■ **WHAT TO DO**
Copy exactly the line that contains "family: Muridae" plus all remaining lines of the data, and leave out every line before it.

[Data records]

[Start of section]

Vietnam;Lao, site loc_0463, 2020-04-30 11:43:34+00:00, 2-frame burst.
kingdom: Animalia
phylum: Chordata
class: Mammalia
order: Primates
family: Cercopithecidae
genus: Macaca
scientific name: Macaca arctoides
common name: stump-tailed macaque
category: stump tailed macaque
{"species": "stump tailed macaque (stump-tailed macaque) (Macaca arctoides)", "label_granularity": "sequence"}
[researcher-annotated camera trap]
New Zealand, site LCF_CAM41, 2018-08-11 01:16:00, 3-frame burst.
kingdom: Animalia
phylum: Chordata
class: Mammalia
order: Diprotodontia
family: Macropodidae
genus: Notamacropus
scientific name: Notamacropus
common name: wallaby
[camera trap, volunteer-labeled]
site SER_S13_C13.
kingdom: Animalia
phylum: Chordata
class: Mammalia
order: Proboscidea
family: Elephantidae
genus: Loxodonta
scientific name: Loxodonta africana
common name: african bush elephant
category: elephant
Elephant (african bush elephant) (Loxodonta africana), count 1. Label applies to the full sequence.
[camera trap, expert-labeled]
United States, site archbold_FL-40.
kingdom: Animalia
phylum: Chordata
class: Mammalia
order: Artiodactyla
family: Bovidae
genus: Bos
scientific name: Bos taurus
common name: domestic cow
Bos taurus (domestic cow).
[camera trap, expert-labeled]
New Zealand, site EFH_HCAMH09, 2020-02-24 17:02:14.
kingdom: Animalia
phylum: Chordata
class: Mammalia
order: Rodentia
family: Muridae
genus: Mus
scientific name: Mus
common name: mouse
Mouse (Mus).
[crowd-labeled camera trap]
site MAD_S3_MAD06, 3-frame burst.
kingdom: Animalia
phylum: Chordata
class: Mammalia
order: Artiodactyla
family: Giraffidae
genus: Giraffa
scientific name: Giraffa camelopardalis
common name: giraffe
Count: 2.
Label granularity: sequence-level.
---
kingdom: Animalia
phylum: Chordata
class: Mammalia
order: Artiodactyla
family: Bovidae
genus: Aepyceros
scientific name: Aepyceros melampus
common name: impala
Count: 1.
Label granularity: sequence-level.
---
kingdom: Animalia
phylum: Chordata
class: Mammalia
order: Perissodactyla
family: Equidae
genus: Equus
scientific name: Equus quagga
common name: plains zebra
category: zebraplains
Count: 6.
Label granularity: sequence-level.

[End of section]

■ **RESPONSE AREA**
family: Muridae
genus: Mus
scientific name: Mus
common name: mouse
Mouse (Mus).
[crowd-labeled camera trap]
site MAD_S3_MAD06, 3-frame burst.
kingdom: Animalia
phylum: Chordata
class: Mammalia
order: Artiodactyla
family: Giraffidae
genus: Giraffa
scientific name: Giraffa camelopardalis
common name: giraffe
Count: 2.
Label granularity: sequence-level.
---
kingdom: Animalia
phylum: Chordata
class: Mammalia
order: Artiodactyla
family: Bovidae
genus: Aepyceros
scientific name: Aepyceros melampus
common name: impala
Count: 1.
Label granularity: sequence-level.
---
kingdom: Animalia
phylum: Chordata
class: Mammalia
order: Perissodactyla
family: Equidae
genus: Equus
scientific name: Equus quagga
common name: plains zebra
category: zebraplains
Count: 6.
Label granularity: sequence-level.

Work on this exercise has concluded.